"Almost wherever we want, though, of course, this has to be arranged. Since your time the state has replanted forests on all the high ground least suited to agriculture, and game is carefully preserved there during the whole year except October; which is our open season. Some hunting is done, too, in November and December to suit the convenience of those who have to work in October; but it is mostly done in October."

Lunch was by this time over and we adjourned to the veranda for coffee and a cigar. There we were joined by Chairo and others, and gradually I began to get some notion of the working of their Collectivist State. But as their explanations left me in considerable bewilderment, and it was only when I saw the system in actual operation that I understood it, I shall not attempt to give an account of our conversations, but rather describe the events that followed, not only for the interest of the events themselves, but for the light they threw on the problems which still remain unsolved for our race.

Lydia's good-natured reproach at my idleness kindled in me a desire to remove the occasion of it, so I set myself to learn to mow, and in a very few days my muscles accustomed themselves to the work. I soon picked up a part in their favorite refrains and was able to join in their music as well as their occupations. My ardor for Lydia cooled when I felt its hopelessness; and I confess to an admiration for Chairo which justified her love for him. Neither of them attempted to disguise their desire to be alone with each other, and yet they never moved far from the rest of us. Obviously, Lydia had not decided between Chairo and Demeter.

The Pater told me that she need not decide for another year, though it was likely that she would do so at the Eleusinian festival in November. This festival, corresponding to our Thanksgiving Day, was held in honor of Demeter and Persephone, the genii of fruitfulness, whether of the earth or of men; and it was generally on some such occasion that vows were taken or missions renounced.


CHAPTER V

IRÉNÉ

I spent the whole harvest season at Tyringham, and when it was over I went with Chairo to New York in order to get some ocular understanding of their factory system. It was there that I understood one of the reasons that made Lydia hesitate, for I met there another woman—a Demetrian also—whose history had been intimately interwoven with Chairo's.
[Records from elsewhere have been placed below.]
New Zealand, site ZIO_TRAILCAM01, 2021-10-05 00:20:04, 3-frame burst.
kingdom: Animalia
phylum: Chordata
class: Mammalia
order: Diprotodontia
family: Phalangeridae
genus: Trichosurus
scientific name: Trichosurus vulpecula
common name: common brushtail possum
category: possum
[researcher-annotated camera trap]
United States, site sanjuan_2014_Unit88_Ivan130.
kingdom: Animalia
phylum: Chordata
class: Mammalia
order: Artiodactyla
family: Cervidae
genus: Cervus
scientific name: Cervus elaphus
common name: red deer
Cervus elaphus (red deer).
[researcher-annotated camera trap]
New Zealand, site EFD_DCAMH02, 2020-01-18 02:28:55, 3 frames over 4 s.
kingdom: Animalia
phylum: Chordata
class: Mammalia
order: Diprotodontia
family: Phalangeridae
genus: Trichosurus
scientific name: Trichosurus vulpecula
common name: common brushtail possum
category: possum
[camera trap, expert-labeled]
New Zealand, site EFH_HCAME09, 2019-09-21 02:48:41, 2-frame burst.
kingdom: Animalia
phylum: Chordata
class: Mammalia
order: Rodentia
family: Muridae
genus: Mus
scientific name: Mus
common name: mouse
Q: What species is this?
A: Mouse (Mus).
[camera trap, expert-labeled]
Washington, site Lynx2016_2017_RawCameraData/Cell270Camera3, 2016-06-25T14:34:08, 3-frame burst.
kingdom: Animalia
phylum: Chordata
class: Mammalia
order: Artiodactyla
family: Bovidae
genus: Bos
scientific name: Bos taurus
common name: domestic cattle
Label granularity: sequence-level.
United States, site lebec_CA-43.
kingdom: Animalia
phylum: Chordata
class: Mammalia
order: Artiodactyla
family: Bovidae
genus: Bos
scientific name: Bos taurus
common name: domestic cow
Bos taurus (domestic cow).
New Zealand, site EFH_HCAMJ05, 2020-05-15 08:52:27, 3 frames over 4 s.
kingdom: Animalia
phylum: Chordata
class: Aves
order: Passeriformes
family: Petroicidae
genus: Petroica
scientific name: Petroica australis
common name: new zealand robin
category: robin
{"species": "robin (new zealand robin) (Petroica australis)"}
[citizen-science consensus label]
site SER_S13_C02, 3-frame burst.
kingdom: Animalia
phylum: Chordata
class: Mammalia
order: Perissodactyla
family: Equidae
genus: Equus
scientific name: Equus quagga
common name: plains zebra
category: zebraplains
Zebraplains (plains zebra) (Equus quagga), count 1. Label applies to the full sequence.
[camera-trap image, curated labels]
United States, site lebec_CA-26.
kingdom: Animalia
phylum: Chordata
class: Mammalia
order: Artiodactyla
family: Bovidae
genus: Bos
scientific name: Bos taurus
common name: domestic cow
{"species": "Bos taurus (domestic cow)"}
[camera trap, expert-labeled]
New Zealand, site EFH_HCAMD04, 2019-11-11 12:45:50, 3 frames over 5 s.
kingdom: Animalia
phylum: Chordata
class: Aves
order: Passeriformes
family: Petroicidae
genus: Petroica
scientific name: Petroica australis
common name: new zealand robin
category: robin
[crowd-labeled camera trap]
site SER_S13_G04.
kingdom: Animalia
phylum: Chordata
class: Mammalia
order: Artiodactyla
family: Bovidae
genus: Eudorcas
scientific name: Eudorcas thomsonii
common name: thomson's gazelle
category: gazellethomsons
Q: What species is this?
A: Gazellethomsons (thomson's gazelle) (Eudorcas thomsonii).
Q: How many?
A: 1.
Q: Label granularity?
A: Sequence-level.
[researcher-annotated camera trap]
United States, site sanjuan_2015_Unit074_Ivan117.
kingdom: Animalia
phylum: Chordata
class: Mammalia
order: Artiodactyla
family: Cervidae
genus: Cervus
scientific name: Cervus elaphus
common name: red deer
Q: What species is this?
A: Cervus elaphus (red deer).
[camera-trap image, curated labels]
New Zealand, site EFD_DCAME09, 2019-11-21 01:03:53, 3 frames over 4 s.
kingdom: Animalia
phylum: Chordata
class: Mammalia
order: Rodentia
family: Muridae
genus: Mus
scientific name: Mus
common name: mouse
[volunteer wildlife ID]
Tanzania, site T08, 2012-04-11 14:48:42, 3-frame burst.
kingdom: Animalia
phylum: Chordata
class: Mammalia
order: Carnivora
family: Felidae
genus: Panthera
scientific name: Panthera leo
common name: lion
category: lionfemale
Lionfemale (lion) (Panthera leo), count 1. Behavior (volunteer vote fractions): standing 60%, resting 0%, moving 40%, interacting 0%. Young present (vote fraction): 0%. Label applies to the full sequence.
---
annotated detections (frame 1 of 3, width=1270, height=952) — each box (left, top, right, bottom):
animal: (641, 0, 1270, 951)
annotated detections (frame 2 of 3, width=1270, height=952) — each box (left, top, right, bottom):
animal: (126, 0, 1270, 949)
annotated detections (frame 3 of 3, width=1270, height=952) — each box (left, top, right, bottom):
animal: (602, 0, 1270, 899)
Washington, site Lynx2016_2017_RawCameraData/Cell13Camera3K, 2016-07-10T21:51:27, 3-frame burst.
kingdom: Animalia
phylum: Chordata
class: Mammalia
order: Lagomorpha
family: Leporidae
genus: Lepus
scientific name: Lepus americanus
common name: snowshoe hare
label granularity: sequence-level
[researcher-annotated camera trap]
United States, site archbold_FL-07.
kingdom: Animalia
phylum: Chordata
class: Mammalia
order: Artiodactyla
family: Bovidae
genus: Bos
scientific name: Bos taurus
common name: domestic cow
Lydia had decided, much to Chairo's disappointment, that she would spend October in the Demetrian cloister attached to the temple. She said she felt the need of seclusion. It was one of the functions of the cloistered to attend the daily rite at the altar, and I often went at the sacred hour to attend the service, doubtless drawn by the desire to see Lydia engaged in her ministration. One afternoon, as I sat in the shadow of a pillar, I was struck by the singular majesty of one of the ministrants. She headed the procession of women who carried the censers, and it was she who offered the incense at the altar.